Captioned web images:
* * *

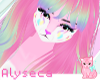 Aly! Dulce hair v2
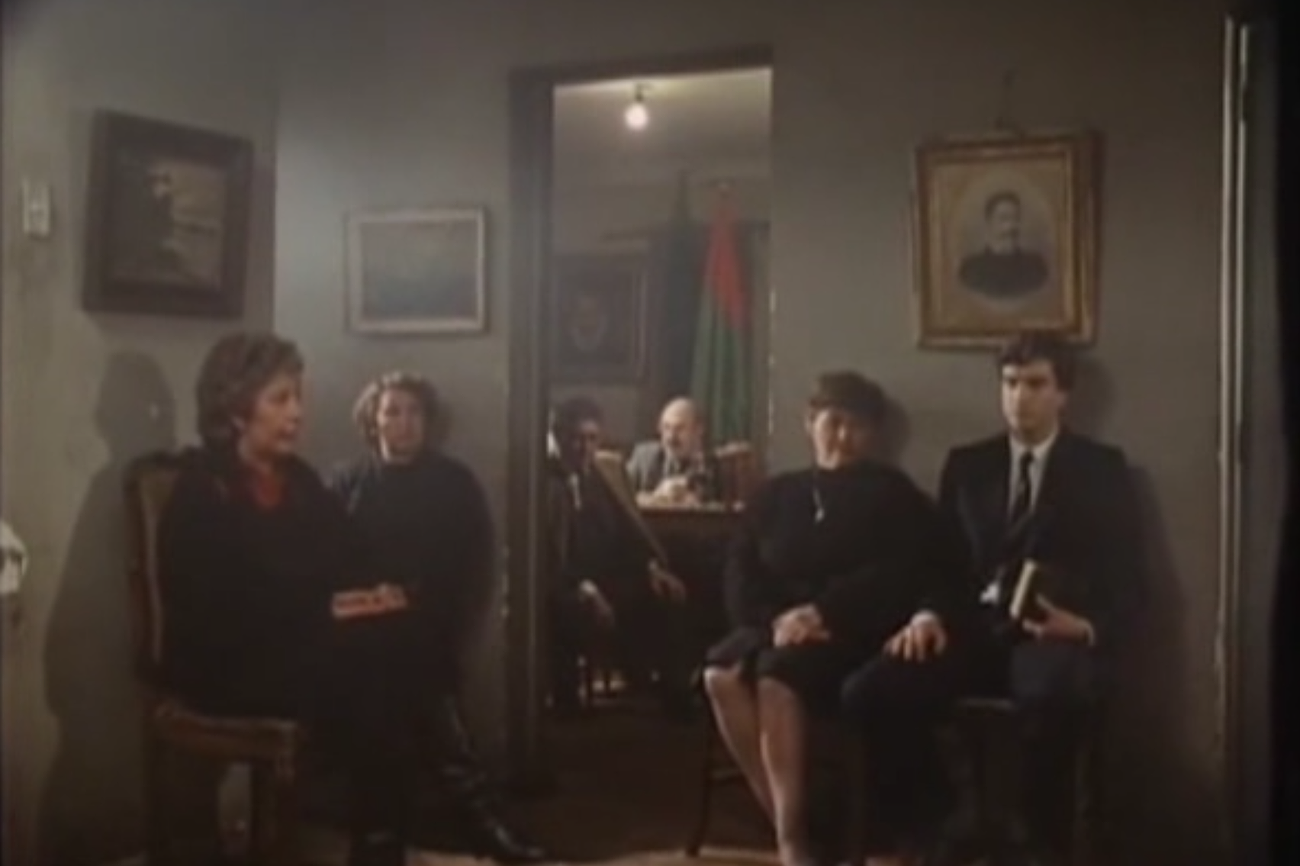 Diálogos Exiliados (51): A TV Dante (1993)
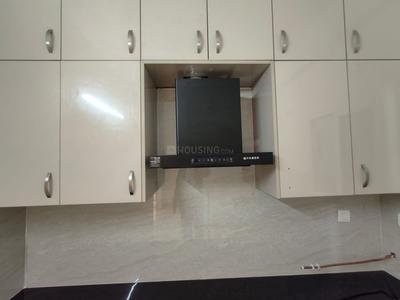 Kitchen Image of 1719 Sq.ft 3 BHK Apartment / Flat for rent in Rajapushpa Imperia, Tellapur Sangareddy for Rs. 60000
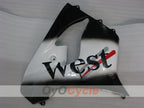 Left & Right Side Fairing For Kawasaki 00-01 Ninja ZX-9R #OYO87913213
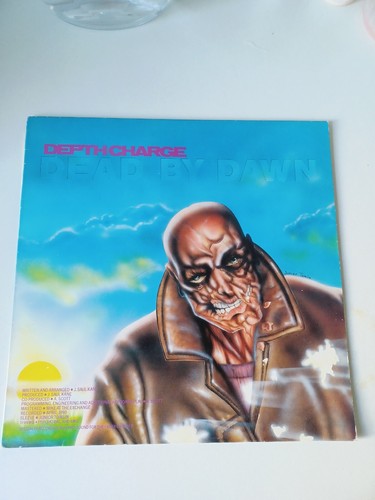 Depth charge dead dawn - depth,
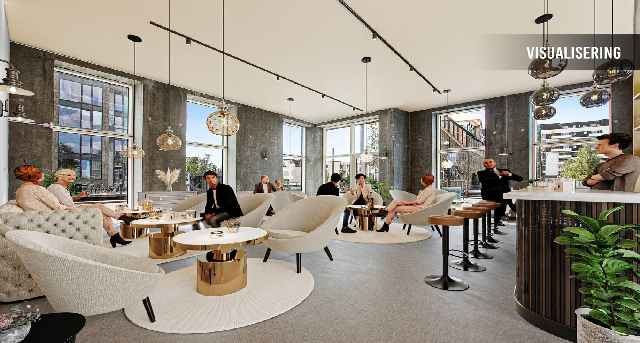 George Marshalls Vej 23, George Marshalls Vej 23, George Marshalls Vej 23 — office space for rent, photo 2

* * *

What you need to do >> Output all the entries above verbatim, please. No images.

Reply >>
 Aly! Dulce hair v2
 Diálogos Exiliados (51): A TV Dante (1993)
 Kitchen Image of 1719 Sq.ft 3 BHK Apartment / Flat for rent in Rajapushpa Imperia, Tellapur Sangareddy for Rs. 60000
 Left & Right Side Fairing For Kawasaki 00-01 Ninja ZX-9R #OYO87913213
 Depth charge dead dawn - depth,
 George Marshalls Vej 23, George Marshalls Vej 23, George Marshalls Vej 23 — office space for rent, photo 2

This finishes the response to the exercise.